In the plot above the color of the point represents the feature value and for categorical variables (fraud: 1) red is the positive class and blue is the negative class (fraud: 0). The position on the y-axis is determined by the feature and on the x-axis by the Shapley value. The points are all the examples together and the points are vertically jittered when they end up too close to one another.

Quick analysis of the random forest model's top 3 most important features are:

`TERMINAL_ID_RISK_7DAY_WINDOW`

`TX_AMOUNT`

`CUST_AVG_AMOUNT_30`

We can now take either of our best models (xgboost or random forrest) and save them to disk for usage in our end-user application.
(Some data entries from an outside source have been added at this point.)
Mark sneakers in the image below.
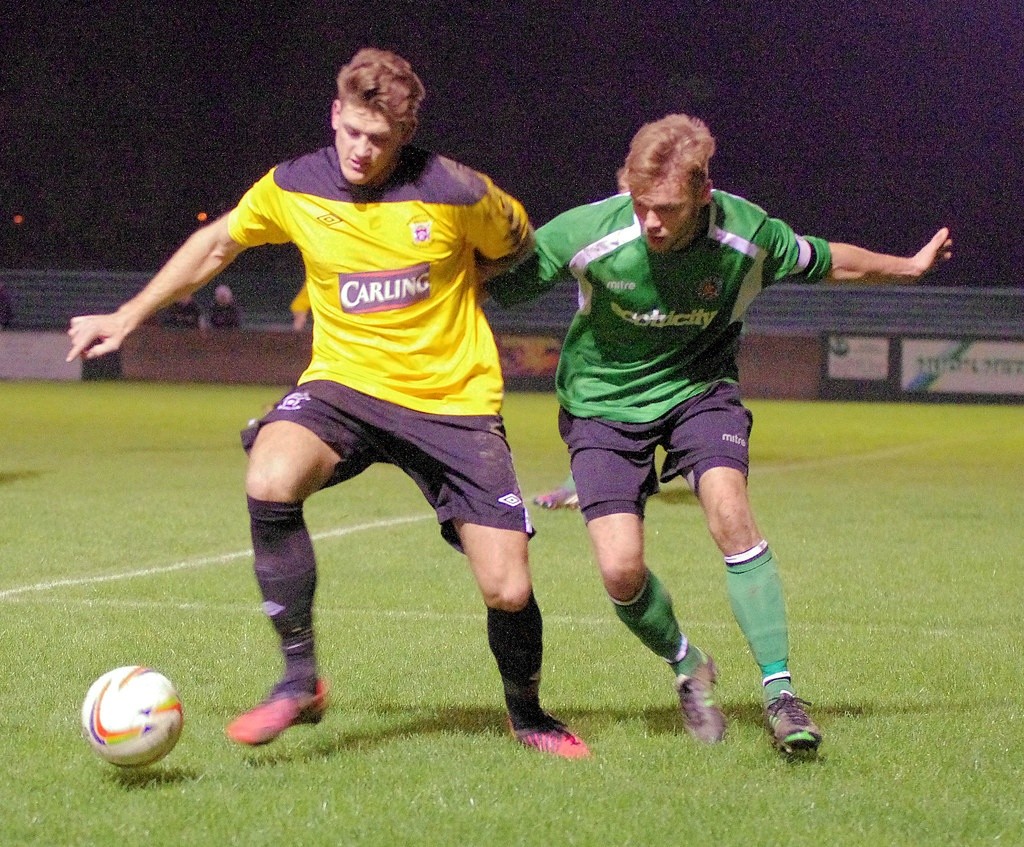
[507,712,591,759]
[759,679,822,754]
[677,646,725,747]
[226,676,330,746]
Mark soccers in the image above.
[77,666,184,766]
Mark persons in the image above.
[66,47,590,761]
[160,294,206,329]
[473,112,952,752]
[290,279,311,329]
[208,286,241,329]
[530,166,633,508]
To do this we'll save the model and the data pre-processor code together as a PMML payload as seen in the example code below:

from sklearn2pmml import PMMLPipeline
from sklearn2pmml import sklearn2pmml
xgb_pmml_pipeline = PMMLPipeline(
[
('preprocessor', x_train_mapper),
('classifier', fitted_models_and_predictions_dictionary["XGBoost"]['classifier'])
]
)
sklearn2pmml(xgb_pmml_pipeline, "xgb_cc_fraud_20220405_v2.pmml")

Now that we have our model saved, we can start thinking about building our streamlit application.

In this post we built some baseline models based on our performance metrics and then did some grid search to fine tune the better performing models we found.

We then did some SHAP value analysis to better understand how our model made decisions about the input data.

In our next and final post in this series we will take the model we built and deploy it as a user-facing cloud application with streamlit.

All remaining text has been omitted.